Right, but we can just as easily write this code for an enum as a struct—the compiler doesn't force enums to spell out every possible case, and even if you're diligent about never using a default case for enums (I've worked in codebases where this is a style rule), you can't allow any associated values or you've just moved the problem one level deeper.

ETA: thank you for going back and forth on this with me, I don't intend to just be poking holes here. I'm just trying to get at what the fundamental underlying property you're reaching for with the "must be an enum" constraint, and see if a) such a constraint really would satisfy the underlying property and b) whether there are other approaches for achieving this in the language already, or if there might be other ways to accomplish your goals using different future features.

1 Like

Thanks for sharing this example, we can take great benefits in such domain.
One question: are there cases, when something like immutable classes should or can be used? Something like Sendable & AnyObject

there several other situations where it can be useful. Analytics is only one of them.
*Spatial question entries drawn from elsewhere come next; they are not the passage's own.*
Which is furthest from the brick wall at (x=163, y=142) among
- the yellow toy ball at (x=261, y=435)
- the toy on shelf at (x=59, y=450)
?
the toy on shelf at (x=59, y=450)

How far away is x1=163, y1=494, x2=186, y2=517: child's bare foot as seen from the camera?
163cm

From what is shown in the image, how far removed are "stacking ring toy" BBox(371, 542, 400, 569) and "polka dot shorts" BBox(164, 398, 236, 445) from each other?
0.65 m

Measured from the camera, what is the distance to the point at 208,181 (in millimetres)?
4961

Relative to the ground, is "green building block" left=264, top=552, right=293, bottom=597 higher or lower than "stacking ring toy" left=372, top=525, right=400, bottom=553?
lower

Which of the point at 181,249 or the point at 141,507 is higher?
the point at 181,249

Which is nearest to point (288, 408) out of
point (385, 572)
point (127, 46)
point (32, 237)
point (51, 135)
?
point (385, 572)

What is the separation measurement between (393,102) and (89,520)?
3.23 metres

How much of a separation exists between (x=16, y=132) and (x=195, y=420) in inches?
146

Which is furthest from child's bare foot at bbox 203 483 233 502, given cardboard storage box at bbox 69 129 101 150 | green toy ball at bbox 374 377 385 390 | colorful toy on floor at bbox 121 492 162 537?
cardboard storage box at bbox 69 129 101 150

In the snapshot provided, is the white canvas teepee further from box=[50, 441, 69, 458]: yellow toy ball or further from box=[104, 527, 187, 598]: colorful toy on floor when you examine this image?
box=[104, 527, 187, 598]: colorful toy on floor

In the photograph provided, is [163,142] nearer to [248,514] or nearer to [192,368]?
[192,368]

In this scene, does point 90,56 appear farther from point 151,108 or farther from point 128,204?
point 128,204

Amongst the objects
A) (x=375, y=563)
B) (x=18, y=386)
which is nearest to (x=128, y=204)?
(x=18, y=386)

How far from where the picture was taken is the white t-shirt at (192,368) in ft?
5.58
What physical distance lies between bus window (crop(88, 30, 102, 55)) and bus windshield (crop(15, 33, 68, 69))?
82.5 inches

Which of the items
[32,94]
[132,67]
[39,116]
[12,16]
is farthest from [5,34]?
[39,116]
No, I think that there are no other approaches at least for now because

  1. AnalyticsEventParam can only be made as an enum with associated value. It represents a strongly-Typed key-value pair. The key here is the name of enum case itself. Every key is binded to a value of one concrete type. bannerId must always be an UInt64 value, and price must always be a Double. For each analytics SDK a string representation of key will be made from AnalyticsEventParam instance. For example, string key representation for case clientId(_ clientId: UInt64) will be "clientId" for one sdk and "userIdentifier" for another.
    Can you imagine how can it be expressed without enum? (using class or struct). Using of Dictionary can not achive goals of the library. @filip-sakel

Yes, we can. But using structs we will be always forced to write a default case. Using enums we are able to write a default case, but at least we have an ability to write fully exhaustive switch, I mean spell out all cases.

So as a library author I want to design AnalyticsEvent in such way that only enum can be used as param.
Of course I have added all of this to documentation and provide examples. But I can't express these ideas at a type system level.

I agree, I’ve never found a situation that needs a distinction between structs and enums in an API. Enums mostly just act like special structs and there’s not much that an api can do with a user provided enum that uses those special properties such as exhaustive switching.

Not in this situation, because the API would pass the component as inout in some cases and as a copy in other cases so that the data can be kept without a lock needing to be held for as long as the data. Classes are also worse for memory efficiency and cache misses probably (although cache misses probably don’t matter a whole lot in this situation). Sendable classes usually use actor stuff too, which is slower than I’d like for the ECS.